The long still hours of the afternoon wheeled over them. The drooping forest brooded and, beneath the trees, the watching scouts of the Clans slept with sheathed claw and covered fang, a light and uneasy sleep. At sunset Ei flew off and at dusk he returned, guiding Nsharra. She rode the black stallion, Hatha, and Tark loped beside her, his lolling tongue dripping in the heat.

At sight of Tark, Nelson sprang up, bristling. But Tark flung himself down in the cool water and rolled, luxuriating.

"A long run from Vruun, in the dry season," came his thought. He snapped the water between his jaws, biting it like a puppy.
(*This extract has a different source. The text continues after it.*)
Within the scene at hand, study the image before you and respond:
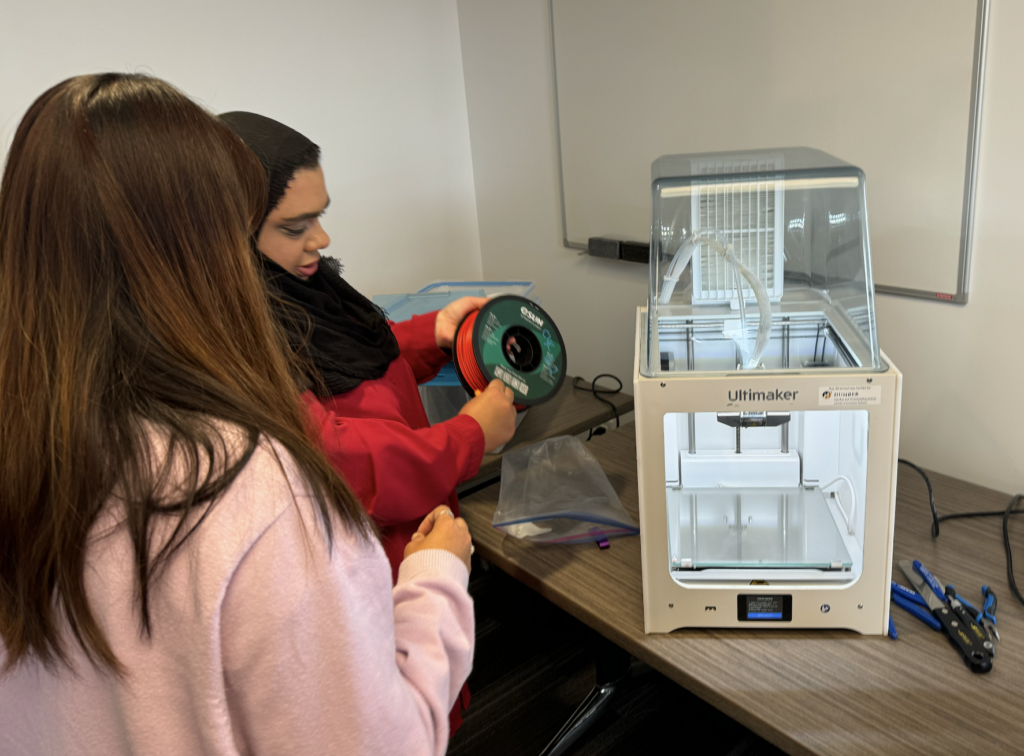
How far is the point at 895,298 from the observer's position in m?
1.39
Nelson watched Nsharra as she slid from Hatha's back. Even now, when with his wolf's vision all her exquisite coloring was dulled to a monotony of black and gray and the pure white of her skin, he thought that she was the loveliest thing he had ever seen.

He had no anger for her now. All that was long burned out of him and he knew that, in Kree's place, he would have done the same or worse. All he remembered was that Nsharra had pleaded for him and that there had been tears on her cheeks.

The wild hope rose in him that she had come to take him back to Vruun to his own body.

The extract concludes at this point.